**INFORMATION PROVIDED:**

=== Begin Enclosure ===

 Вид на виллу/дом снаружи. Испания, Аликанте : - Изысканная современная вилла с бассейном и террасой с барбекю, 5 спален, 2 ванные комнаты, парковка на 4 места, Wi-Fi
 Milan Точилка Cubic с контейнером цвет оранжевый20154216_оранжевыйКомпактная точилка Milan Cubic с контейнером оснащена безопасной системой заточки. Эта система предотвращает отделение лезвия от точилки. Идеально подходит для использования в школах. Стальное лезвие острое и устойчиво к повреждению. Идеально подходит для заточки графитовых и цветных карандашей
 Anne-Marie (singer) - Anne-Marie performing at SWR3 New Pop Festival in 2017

=== End Enclosure ===
=== Begin Enclosure ===

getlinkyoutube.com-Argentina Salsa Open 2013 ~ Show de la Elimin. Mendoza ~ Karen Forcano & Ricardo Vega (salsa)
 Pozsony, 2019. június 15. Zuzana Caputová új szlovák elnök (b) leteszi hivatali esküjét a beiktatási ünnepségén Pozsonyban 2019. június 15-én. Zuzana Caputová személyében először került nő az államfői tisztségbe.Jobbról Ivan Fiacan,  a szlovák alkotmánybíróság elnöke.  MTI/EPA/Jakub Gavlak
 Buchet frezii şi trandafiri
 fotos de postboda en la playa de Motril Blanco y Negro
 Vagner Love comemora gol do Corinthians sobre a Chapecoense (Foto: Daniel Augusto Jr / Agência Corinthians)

=== End Enclosure ===

**THE TASK:** Take the line above containing "Milan Точилка Cubic", the line containing "Anne-Marie (singer) - Anne-Marie", and all lines in between, and copy them exactly without anything else.

**SOLVED PROBLEM:**
 Milan Точилка Cubic с контейнером цвет оранжевый20154216_оранжевыйКомпактная точилка Milan Cubic с контейнером оснащена безопасной системой заточки. Эта система предотвращает отделение лезвия от точилки. Идеально подходит для использования в школах. Стальное лезвие острое и устойчиво к повреждению. Идеально подходит для заточки графитовых и цветных карандашей
 Anne-Marie (singer) - Anne-Marie performing at SWR3 New Pop Festival in 2017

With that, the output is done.